» **INSTRUCTIONS TO FOLLOW**: Quote the lines from the line holding "Comparing point (785, 840)" to the very end of the listing, exactly, and no others.

» **MATERIAL PROVIDED**:
-- begin --

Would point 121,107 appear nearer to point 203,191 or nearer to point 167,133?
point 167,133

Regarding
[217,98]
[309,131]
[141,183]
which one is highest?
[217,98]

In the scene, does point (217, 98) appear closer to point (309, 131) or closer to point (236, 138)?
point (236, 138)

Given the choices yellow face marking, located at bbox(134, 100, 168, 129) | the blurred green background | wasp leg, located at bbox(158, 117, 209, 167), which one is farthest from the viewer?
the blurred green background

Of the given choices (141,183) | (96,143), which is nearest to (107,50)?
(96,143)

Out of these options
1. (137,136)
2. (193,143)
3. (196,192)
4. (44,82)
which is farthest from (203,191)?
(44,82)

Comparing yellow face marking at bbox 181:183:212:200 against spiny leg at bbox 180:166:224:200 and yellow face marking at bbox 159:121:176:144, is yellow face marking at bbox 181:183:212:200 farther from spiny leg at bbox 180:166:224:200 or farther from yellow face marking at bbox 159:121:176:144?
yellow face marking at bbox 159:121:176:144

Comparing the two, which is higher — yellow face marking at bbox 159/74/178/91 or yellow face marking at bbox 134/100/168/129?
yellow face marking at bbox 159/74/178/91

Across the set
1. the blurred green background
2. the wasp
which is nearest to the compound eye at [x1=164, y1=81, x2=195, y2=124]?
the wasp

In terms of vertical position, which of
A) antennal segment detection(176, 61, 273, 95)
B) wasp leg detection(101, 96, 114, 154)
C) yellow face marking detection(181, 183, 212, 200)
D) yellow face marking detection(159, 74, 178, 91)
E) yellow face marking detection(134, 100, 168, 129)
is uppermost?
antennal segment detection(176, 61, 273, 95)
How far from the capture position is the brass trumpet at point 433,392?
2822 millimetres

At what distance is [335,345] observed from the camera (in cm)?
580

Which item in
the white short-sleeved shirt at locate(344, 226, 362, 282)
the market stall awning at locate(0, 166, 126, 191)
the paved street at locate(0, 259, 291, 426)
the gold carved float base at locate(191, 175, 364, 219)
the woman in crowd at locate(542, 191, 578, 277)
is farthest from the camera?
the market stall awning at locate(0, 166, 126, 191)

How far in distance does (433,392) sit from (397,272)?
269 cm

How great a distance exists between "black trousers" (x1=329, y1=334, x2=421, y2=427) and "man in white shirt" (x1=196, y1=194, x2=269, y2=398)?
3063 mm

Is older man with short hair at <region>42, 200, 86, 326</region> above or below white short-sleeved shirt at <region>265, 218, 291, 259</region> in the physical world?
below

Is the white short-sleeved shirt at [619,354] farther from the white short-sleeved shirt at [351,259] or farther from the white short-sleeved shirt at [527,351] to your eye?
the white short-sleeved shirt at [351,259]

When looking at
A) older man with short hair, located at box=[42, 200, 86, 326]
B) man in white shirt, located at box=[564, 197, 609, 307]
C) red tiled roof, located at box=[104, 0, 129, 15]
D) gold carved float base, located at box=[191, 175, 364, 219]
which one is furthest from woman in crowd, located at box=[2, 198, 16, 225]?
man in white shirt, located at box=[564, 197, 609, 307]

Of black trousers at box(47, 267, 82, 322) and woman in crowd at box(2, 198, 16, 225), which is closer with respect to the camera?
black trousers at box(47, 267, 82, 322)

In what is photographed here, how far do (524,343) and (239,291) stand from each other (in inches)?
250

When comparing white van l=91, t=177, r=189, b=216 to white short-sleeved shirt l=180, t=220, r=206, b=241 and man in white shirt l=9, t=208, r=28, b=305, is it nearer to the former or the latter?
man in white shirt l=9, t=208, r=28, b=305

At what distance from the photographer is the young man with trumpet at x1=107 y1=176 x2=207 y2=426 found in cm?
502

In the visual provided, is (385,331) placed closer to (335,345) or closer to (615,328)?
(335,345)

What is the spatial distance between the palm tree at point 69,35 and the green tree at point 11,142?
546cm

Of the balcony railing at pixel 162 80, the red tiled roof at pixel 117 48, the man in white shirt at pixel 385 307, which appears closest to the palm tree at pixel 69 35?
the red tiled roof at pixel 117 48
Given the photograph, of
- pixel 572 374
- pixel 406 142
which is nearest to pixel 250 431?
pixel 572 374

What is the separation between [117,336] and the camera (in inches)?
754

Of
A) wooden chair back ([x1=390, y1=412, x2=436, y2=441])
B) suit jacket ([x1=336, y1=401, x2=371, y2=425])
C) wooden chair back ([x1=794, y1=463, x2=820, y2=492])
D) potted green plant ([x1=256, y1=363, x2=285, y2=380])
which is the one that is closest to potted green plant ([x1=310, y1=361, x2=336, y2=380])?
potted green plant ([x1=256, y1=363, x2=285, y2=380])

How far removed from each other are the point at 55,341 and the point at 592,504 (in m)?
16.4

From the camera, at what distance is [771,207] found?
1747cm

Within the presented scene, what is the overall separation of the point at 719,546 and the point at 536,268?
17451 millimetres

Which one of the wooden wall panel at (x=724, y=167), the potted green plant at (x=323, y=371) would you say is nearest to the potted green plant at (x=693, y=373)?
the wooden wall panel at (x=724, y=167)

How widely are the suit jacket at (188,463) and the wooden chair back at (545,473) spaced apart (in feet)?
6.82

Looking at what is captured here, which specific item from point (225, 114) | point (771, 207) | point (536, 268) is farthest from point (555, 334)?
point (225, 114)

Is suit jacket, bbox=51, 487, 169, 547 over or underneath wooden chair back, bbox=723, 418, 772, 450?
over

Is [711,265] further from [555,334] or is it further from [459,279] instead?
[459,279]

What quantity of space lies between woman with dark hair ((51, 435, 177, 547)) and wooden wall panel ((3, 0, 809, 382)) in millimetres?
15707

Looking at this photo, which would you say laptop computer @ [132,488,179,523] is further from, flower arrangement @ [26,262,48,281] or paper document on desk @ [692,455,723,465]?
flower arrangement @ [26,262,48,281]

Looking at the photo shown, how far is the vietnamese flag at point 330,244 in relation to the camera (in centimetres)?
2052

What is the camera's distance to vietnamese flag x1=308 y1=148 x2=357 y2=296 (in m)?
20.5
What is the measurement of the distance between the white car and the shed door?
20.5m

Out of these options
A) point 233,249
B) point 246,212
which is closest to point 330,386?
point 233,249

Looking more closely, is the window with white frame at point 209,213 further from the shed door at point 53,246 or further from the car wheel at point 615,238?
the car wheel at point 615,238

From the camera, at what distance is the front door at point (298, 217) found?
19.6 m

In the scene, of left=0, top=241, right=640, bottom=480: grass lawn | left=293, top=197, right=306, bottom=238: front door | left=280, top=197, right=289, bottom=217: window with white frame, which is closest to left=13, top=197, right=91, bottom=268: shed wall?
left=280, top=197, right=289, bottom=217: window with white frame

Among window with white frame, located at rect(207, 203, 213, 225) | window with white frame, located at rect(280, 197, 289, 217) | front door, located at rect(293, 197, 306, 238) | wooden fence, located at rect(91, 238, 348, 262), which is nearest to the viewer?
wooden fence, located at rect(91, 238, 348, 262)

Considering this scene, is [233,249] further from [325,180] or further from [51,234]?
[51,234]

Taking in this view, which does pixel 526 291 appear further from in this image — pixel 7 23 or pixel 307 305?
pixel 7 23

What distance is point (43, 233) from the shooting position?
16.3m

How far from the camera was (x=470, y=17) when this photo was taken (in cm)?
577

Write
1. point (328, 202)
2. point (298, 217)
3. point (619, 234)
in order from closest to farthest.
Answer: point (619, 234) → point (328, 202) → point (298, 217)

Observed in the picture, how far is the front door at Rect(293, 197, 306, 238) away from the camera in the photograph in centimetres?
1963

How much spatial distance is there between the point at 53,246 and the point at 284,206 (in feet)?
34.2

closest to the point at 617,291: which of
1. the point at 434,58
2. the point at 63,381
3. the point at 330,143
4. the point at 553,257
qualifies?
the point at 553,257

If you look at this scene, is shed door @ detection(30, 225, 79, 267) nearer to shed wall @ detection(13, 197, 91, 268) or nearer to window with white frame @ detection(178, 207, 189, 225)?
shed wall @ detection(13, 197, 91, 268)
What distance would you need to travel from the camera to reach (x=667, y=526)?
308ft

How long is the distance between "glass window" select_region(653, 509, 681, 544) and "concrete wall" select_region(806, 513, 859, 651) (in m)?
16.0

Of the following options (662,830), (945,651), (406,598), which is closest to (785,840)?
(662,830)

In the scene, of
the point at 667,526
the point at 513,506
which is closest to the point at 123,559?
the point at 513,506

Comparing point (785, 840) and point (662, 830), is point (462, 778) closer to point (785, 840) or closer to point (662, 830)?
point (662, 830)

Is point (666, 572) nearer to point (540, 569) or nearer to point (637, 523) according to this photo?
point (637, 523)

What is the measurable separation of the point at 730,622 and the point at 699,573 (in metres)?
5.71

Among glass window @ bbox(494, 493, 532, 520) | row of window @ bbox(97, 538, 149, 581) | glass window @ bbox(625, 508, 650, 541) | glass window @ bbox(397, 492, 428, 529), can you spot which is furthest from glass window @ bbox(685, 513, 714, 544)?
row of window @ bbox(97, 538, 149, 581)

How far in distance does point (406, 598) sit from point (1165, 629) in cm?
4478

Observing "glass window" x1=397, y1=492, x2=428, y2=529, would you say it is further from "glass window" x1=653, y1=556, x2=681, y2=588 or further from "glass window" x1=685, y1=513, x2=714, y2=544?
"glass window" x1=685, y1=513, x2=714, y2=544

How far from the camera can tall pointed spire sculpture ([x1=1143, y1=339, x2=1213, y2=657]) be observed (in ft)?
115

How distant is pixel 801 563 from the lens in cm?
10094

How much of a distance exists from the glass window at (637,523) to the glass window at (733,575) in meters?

-- end --

» **CORRECT OUTPUT**:
Comparing point (785, 840) and point (662, 830), is point (462, 778) closer to point (785, 840) or closer to point (662, 830)?
point (662, 830)

Is point (666, 572) nearer to point (540, 569) or nearer to point (637, 523) according to this photo?
point (637, 523)

What is the measurable separation of the point at 730,622 and the point at 699,573 (in metres)?
5.71

Among glass window @ bbox(494, 493, 532, 520) | row of window @ bbox(97, 538, 149, 581) | glass window @ bbox(625, 508, 650, 541) | glass window @ bbox(397, 492, 428, 529), can you spot which is furthest from glass window @ bbox(685, 513, 714, 544)?
row of window @ bbox(97, 538, 149, 581)

How far in distance does point (406, 598) sit from point (1165, 629) in cm?
4478

Observing "glass window" x1=397, y1=492, x2=428, y2=529, would you say it is further from "glass window" x1=653, y1=556, x2=681, y2=588 or further from "glass window" x1=685, y1=513, x2=714, y2=544?
"glass window" x1=685, y1=513, x2=714, y2=544

How far from the camera can tall pointed spire sculpture ([x1=1143, y1=339, x2=1213, y2=657]) be observed (in ft)?
115

How distant is pixel 801 563 from the lens in cm?
10094

How much of a distance exists from the glass window at (637,523) to the glass window at (733,575) in meters?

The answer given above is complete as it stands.